SOURCE DOCUMENT »
The majority (56 percent) of European real estate investors said they would review and most likely delay plans to sell property assets in light of a French presidential election victory for far Marine Le Pen's party, according to research from Intertrust.
Almost half (48 percent) of real estate investors said they would be forced to rethink their disposal strategies depending on the outcome of the German Federal Election on 24 September.
The vast majority (91 percent) of investors thought that the French presidential election will be a key driver in influencing their investment decisions over the rest of 2017, followed by the German election in September (73 percent), the impact of Donald Trump’s Presidency (68 percent) and Brexit negotiations (58 percent).
The survey highlighted the extent to which potential terrorist attacks in mainland Europe and the UK could influence their decision to review or delay planned property sales with 42 percent citing this as a factor that would lead to a rethink.
Paul Lawrence, global head of funds at Intertrust, commented: “The outcome of the French presidential elections will obviously have a significant impact on European real estate investments. However, despite this and the many political challenges across the European landscape, investor appetite in European real estate remains robust given its reputation as a low volatility asset class providing a strong yield and, in many cases, a refuge for capital preservation.

PROBLEMS TO WORK ON »
a) Copy the article's passage starting at "The majority (56" and ending at "on 24 September.", swapping "disposal strategies" for "sale plans".
b) Answer these questions from the article:
(i) What share of European real estate investors said they would review and most likely delay plans to sell property assets if Marine Le Pen's party won the French presidential election?
(ii) On what date was the German Federal Election to be held?
(iii) What position does Paul Lawrence hold at Intertrust?

DATASET EXTRACT »
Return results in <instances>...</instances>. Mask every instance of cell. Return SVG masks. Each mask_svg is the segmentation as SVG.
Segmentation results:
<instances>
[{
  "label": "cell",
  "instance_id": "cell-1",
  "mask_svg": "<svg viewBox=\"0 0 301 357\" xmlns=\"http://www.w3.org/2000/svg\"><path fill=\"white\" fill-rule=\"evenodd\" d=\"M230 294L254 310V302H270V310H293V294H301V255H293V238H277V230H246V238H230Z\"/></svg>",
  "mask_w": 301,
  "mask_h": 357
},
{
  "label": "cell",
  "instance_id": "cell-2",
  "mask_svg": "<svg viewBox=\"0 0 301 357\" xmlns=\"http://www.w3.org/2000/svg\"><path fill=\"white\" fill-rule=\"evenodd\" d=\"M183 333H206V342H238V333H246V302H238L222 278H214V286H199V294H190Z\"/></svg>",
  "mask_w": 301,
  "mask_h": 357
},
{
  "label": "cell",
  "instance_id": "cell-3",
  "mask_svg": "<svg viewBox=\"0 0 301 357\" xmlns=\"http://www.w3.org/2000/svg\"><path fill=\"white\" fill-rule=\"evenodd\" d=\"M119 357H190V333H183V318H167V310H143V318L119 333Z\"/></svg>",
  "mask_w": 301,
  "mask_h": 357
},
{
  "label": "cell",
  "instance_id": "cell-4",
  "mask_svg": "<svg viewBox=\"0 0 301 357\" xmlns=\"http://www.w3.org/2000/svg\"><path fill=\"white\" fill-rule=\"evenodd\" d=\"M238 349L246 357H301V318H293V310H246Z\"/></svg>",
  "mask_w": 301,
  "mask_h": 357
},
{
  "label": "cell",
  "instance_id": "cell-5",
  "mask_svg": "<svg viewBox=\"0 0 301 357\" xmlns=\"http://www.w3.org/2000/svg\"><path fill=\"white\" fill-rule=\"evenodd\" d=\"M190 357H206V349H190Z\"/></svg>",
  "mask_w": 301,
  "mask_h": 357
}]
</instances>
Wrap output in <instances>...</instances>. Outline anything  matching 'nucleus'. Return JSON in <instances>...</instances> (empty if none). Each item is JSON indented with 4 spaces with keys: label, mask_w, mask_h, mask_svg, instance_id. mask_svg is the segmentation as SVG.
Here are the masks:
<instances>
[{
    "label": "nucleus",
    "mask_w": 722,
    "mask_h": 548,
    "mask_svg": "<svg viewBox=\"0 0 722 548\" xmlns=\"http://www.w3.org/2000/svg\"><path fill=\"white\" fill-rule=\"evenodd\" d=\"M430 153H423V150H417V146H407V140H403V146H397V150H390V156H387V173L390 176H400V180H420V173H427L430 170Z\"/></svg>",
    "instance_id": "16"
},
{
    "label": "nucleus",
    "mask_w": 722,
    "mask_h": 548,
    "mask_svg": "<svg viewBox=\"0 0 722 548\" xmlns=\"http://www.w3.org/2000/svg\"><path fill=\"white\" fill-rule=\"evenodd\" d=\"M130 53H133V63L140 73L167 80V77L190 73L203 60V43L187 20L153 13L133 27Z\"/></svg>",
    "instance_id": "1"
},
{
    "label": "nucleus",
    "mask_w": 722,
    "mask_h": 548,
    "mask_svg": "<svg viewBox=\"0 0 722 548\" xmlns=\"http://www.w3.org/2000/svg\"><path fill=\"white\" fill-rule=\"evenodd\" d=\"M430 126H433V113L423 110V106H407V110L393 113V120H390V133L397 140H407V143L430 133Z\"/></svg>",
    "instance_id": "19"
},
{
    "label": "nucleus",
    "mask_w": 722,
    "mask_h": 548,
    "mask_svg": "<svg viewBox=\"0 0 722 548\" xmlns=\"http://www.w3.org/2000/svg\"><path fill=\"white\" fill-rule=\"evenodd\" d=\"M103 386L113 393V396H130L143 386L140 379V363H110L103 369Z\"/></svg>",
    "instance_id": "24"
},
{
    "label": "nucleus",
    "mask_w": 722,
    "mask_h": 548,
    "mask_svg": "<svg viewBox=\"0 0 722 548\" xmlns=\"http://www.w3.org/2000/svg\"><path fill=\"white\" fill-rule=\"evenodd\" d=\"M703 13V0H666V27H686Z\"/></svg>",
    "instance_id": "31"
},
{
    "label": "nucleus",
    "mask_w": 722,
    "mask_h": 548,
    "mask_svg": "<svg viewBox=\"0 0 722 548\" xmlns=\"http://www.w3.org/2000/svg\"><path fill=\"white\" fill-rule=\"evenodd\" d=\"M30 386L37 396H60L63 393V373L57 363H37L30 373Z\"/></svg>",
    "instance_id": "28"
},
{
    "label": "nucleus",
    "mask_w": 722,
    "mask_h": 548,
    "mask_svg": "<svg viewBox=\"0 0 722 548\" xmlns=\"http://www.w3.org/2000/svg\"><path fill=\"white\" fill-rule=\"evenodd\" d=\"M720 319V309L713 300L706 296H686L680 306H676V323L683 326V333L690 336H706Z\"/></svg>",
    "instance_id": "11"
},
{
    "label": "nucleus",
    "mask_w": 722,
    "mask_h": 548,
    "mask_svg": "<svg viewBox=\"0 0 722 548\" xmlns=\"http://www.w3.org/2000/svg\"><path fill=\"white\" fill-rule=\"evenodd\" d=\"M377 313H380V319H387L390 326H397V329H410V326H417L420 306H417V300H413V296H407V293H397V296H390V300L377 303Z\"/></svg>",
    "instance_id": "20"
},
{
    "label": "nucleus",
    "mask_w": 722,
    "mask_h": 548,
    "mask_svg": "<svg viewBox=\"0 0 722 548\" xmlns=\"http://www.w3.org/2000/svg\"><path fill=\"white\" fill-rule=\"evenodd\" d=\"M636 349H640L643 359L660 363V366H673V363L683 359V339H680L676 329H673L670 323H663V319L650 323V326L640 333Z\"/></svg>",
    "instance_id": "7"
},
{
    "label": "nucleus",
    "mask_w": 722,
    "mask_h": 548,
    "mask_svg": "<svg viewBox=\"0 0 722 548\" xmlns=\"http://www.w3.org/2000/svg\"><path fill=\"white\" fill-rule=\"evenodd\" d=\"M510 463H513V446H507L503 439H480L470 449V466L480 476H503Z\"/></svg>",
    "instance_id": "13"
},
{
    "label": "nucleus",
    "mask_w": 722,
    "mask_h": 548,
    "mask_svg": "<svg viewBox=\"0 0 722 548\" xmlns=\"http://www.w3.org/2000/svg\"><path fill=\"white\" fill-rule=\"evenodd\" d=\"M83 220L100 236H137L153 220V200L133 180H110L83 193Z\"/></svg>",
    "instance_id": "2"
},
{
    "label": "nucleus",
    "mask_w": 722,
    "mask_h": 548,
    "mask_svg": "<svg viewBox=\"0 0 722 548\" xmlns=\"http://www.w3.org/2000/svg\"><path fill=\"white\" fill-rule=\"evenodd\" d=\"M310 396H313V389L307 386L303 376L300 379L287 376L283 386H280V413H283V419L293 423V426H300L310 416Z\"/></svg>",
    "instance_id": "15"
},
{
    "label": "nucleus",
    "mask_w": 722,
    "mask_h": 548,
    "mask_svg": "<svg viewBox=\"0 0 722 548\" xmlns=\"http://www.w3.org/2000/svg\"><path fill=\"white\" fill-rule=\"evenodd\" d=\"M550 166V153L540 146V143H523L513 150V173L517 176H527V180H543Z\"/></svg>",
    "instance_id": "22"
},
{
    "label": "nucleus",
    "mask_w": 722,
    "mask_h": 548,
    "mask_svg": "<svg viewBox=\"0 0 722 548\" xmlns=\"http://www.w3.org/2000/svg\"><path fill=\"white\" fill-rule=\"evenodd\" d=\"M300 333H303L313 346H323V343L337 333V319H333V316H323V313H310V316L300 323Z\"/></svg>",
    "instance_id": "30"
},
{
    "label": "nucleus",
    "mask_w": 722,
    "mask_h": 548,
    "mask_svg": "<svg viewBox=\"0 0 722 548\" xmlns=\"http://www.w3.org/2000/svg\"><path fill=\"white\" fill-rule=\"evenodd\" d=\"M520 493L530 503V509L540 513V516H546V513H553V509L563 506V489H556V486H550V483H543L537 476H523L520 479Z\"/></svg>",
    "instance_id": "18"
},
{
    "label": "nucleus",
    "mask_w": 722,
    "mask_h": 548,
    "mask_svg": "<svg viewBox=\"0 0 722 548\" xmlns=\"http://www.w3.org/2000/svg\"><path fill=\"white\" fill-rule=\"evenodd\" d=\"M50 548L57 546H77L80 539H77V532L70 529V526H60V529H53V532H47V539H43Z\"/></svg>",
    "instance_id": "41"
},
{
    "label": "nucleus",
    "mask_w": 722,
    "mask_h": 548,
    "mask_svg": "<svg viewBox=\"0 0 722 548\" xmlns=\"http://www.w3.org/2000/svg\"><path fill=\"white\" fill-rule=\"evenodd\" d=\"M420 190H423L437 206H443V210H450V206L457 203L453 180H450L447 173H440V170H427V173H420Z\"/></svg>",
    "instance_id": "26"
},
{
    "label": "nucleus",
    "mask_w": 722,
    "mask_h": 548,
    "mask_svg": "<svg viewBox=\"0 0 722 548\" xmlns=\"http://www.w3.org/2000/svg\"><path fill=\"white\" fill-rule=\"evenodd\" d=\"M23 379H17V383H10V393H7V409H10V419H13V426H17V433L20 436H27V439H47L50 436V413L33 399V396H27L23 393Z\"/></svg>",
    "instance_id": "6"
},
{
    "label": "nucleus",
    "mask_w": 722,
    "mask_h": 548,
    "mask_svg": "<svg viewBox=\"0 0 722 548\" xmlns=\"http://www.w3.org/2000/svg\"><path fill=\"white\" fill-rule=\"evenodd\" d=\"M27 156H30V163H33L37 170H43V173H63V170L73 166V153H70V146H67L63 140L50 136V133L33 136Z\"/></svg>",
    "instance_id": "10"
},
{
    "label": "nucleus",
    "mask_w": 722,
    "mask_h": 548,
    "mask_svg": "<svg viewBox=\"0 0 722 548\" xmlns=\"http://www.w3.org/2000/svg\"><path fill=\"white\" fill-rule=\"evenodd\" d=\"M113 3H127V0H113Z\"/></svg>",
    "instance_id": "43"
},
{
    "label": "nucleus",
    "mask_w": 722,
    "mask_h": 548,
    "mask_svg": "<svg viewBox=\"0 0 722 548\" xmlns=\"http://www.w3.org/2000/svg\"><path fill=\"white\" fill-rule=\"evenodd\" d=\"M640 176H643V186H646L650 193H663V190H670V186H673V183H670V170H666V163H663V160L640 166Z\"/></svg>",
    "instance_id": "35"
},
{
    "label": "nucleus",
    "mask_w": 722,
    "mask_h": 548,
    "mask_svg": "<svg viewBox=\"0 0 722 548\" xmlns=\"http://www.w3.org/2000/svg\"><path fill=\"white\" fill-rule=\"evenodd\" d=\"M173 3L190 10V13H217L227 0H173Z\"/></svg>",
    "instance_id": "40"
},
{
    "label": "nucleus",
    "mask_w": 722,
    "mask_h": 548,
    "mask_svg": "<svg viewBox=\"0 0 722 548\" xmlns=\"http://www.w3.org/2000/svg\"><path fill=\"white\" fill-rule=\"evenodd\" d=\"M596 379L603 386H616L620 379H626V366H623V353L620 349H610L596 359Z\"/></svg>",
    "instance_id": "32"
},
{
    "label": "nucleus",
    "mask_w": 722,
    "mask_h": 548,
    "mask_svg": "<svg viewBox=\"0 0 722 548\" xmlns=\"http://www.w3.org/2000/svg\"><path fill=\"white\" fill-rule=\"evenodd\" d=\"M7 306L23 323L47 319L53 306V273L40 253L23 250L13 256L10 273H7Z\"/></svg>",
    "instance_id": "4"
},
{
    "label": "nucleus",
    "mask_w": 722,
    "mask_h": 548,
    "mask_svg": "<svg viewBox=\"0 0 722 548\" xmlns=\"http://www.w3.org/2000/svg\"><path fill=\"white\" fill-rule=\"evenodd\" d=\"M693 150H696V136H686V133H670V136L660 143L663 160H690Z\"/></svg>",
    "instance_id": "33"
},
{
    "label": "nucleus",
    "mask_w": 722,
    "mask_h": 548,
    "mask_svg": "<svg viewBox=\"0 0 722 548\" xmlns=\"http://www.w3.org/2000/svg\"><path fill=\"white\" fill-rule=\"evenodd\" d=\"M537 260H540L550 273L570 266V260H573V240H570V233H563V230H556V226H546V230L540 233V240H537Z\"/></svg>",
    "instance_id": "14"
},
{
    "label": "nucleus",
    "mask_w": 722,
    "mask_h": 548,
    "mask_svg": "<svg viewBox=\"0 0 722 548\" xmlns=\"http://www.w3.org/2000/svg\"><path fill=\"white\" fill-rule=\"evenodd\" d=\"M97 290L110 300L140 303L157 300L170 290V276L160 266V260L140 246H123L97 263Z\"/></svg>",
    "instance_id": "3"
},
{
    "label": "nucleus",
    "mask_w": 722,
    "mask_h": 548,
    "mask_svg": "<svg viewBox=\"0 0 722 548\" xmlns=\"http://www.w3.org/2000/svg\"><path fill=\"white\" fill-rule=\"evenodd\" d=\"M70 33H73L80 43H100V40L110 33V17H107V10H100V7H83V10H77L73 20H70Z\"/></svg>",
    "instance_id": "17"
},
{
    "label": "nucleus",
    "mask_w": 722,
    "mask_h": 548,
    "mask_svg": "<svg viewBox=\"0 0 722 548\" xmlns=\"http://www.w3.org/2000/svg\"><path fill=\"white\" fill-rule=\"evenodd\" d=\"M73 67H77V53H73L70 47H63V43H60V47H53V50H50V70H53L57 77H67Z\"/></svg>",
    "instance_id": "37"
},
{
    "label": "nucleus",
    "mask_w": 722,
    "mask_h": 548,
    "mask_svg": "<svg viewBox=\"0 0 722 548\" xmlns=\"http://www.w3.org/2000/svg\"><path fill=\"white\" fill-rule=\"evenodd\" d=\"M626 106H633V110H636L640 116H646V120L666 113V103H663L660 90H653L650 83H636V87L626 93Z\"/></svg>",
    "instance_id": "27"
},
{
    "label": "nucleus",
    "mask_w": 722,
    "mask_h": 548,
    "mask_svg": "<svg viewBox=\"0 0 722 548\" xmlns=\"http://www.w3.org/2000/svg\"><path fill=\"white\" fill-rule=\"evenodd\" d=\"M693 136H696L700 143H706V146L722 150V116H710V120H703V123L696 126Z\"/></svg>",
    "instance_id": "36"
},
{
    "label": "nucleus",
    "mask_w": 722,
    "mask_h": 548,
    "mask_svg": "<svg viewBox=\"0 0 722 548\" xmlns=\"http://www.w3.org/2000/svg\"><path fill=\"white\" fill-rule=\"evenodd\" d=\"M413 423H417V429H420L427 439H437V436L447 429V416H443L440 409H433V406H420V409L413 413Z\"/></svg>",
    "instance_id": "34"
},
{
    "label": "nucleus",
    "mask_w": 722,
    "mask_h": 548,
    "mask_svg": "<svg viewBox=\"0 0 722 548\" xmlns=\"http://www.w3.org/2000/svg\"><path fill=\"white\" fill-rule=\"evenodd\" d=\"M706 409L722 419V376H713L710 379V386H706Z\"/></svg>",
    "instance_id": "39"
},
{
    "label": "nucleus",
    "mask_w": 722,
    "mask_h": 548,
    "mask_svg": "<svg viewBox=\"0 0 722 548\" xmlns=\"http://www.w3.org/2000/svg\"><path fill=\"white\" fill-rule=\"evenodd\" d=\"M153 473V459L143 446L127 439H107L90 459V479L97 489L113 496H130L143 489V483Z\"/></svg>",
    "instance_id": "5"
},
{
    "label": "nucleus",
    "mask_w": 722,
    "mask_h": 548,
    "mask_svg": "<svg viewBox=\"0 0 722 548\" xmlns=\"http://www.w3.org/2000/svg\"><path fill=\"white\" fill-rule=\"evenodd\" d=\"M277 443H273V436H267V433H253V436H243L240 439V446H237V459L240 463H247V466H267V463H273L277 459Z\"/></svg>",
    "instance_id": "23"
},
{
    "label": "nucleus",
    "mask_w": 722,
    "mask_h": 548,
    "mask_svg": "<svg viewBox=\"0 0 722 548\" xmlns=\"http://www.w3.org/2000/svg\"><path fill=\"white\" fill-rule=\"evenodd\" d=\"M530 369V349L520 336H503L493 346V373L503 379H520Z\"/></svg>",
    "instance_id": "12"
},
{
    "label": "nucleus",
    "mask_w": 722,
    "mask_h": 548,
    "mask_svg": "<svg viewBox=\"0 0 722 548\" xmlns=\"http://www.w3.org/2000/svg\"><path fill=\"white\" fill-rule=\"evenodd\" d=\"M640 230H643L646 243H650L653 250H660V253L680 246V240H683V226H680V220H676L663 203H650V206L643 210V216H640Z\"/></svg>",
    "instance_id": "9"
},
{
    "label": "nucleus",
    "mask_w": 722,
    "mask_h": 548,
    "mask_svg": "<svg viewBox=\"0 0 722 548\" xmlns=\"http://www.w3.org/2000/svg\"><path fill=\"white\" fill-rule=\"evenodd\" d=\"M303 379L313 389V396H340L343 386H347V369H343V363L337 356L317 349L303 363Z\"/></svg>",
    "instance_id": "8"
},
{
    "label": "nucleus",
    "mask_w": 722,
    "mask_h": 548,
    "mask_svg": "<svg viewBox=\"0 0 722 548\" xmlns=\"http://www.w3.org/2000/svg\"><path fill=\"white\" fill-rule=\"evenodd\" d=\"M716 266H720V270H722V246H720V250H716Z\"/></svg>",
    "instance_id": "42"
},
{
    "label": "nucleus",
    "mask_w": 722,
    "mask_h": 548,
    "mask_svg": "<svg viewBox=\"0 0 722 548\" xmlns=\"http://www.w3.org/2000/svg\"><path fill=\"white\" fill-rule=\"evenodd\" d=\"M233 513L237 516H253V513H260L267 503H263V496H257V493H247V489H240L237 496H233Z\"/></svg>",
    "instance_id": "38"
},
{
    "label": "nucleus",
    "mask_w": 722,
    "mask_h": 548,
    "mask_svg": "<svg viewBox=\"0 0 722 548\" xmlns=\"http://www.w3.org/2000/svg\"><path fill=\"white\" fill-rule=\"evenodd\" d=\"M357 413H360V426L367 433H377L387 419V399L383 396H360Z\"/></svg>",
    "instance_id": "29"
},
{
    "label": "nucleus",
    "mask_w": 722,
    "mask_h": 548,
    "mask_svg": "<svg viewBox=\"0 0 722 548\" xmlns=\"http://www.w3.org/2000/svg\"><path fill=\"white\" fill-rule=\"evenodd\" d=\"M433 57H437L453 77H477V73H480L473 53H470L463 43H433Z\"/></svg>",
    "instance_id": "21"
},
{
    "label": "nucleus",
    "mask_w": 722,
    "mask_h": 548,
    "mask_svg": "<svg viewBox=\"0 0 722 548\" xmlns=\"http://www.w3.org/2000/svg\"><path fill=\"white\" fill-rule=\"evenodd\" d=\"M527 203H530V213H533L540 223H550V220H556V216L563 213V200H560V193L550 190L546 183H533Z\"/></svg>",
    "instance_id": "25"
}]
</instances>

ANSWERS BELOW »
a)
The majority (56 percent) of European real estate investors said they would review and most likely delay plans to sell property assets in light of a French presidential election victory for far Marine Le Pen's party, according to research from Intertrust.
Almost half (48 percent) of real estate investors said they would be forced to rethink their sale plans depending on the outcome of the German Federal Election on 24 September.

b)
(i) 56 percent
(ii) 24 September
(iii) Global head of funds